Из "Записок" А.И. Кошелева (1806-1883), известного славянофила: "Не помню, в каком именно году был с [министром юстиции]
Дашковым очень замечательный случай. По высочайшему повелению Сенат как верховный суд судил поляков из западных губерний за участие в каком-то заговоре. По недостаточности улик Сенат оправдал обвиненных. Император Николай был этим весьма недоволен и приказал дело это перенести в Государственный совет. Дашков как министр юстиции в оправдание решения Сената произнес прекрасную речь, и большинство Совета, за исключением князей Чернышева и П.М. Волконского, утвердило приговор Сената. Император в негодовании возвращает дело в Государственный совет с замечанием: Сенат, придерживаясь буквы закона, мог оправдать обвиненных, но Государственный совет должен был руководствоваться государственными соображениями, а потому рассмотреть ему это дело вновь, с государственной точки зрения. Дашков опять произносит речь в Совете, который, за исключением двоих вышепоименованных членов, остается при прежнем решении.
Журнал Совета отправляется к государю, который, вопреки своему обычаю, держит этот журнал почти две недели и возвращает с утверждением мнения большинства. Дашков во все это время не имел доклада у государя; но по накопившимся делам ему необходимо было испросить у императора личный доклад. Час доклада назначается, и Дашков, отправляясь во дворец, думал возвратиться оттуда уже частным человеком. Государь принимает его очень милостиво и говорит: "Ну, Дашков, мы с тобою поспорили, но я надеюсь, что это нашей дружбе не повредит". Этот рассказ мною слышан от самого Дашкова."
Невозможно представить себе подобный поступок любого министра или любого суда после 1917 года. А ведь это были еще времена дореформенные! Всё это, однако, не помешает другу и наставнику Кошелева, Хомякову, сочинить свое известное "в судах черна неправдой черной" и проч.

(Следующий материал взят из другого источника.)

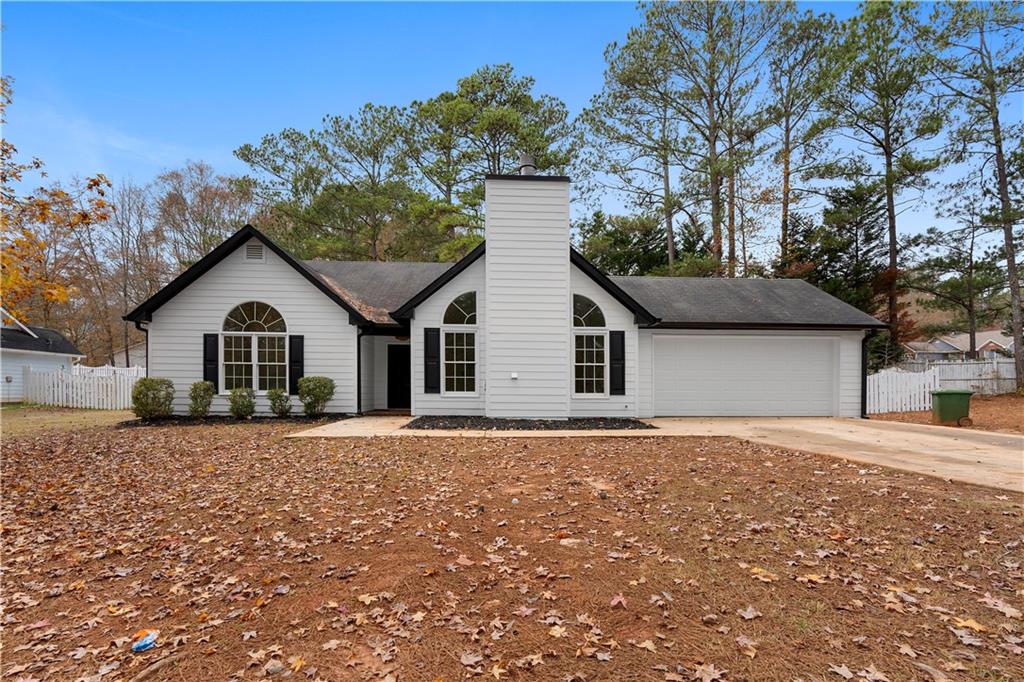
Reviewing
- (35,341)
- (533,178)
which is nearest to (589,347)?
(533,178)

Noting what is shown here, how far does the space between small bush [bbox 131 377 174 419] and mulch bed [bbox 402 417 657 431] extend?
6.25 m

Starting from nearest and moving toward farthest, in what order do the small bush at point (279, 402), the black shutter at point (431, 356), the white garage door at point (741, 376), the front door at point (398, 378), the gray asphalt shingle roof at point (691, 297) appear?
1. the black shutter at point (431, 356)
2. the small bush at point (279, 402)
3. the gray asphalt shingle roof at point (691, 297)
4. the white garage door at point (741, 376)
5. the front door at point (398, 378)

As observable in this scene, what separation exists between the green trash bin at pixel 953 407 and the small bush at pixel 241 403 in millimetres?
17007

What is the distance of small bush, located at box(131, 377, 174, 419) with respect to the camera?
1167 cm

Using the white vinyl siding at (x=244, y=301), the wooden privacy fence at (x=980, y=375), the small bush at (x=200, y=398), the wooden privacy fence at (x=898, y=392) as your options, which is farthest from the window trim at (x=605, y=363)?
the wooden privacy fence at (x=980, y=375)

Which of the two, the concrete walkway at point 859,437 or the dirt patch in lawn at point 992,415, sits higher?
the concrete walkway at point 859,437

В тех же самых "Записках" Кошелева, совсем рядом с этой историей рассказывается другая, гораздо более известная: "Барон Дельвиг был умный и очень милый человек. С особенным удовольствием он, бывало, рассказывал один случай, бывший с ним как с издателем газеты. Призывает его начальник 3-го отделения собственной его величества канцелярии гр. Бенкендорф и сильно, даже грубо выговаривает ему за помещение в газете одной либеральной статьи: бар. Дельвиг с свойственной ему невозмутимостью спокойно замечает ему, что на основании закона издатель не отвечает, когда статья пропущена цензурою, и упреки его сиятельства должны быть обращены не к нему, издателю, а к цензору. Тогда начальник 3-го отделения приходит в ярость и говорит Дельвигу: "Законы пишутся для подчиненных, а не для начальства, и вы не имеете права в объяснениях со мною на них ссылаться и ими оправдываться". - Прелестный анекдот и вполне характеризовавший николаевские времена."
Этот рассказ скорее интересен как пример когнитивного искажения. Он растиражирован в бесчетном количестве публикаций - в отличие от первого. Первый не замечается, а второй охотно выносится на всеобщее обозрение, причем начало этому диссонансу положил сам Кошелев, который преподносит рассказ про Бенкендорфа как "вполне характеризовавший николаевские времена". Хотя, если задуматься, что же больше характеризует эти времена: то, что сгоряча ляпнул один сановник, или поступок в совершенно противоположном смысле - в пользу законности, совершенный целой группой других сановников из числа самых высокопоставленных - членами Государственного Совета, сенаторами и министром юстиции, которые, рискуя карьерой, решились упорно перечить грозному Николаю Павловичу и в конце концов его переупрямили? Говоря совсем коротко: что важнее и что характернее - слово или дело, безответственная ФРАЗА одного человека или ответственный ПОСТУПОК многих? По-моему, ответ вполне ясен.
Но слишком уж велика исказительная мощь идеологической "призмы" или политического "настроения", с которым люди подходят к восприятию фактов, к разумению одного и того же текста: здесь вижу - там не вижу. Хотя достаточно всего-навсего открыть глаза, а затем спокойно, без пропусков, прочесть и обдумать всё, что написано.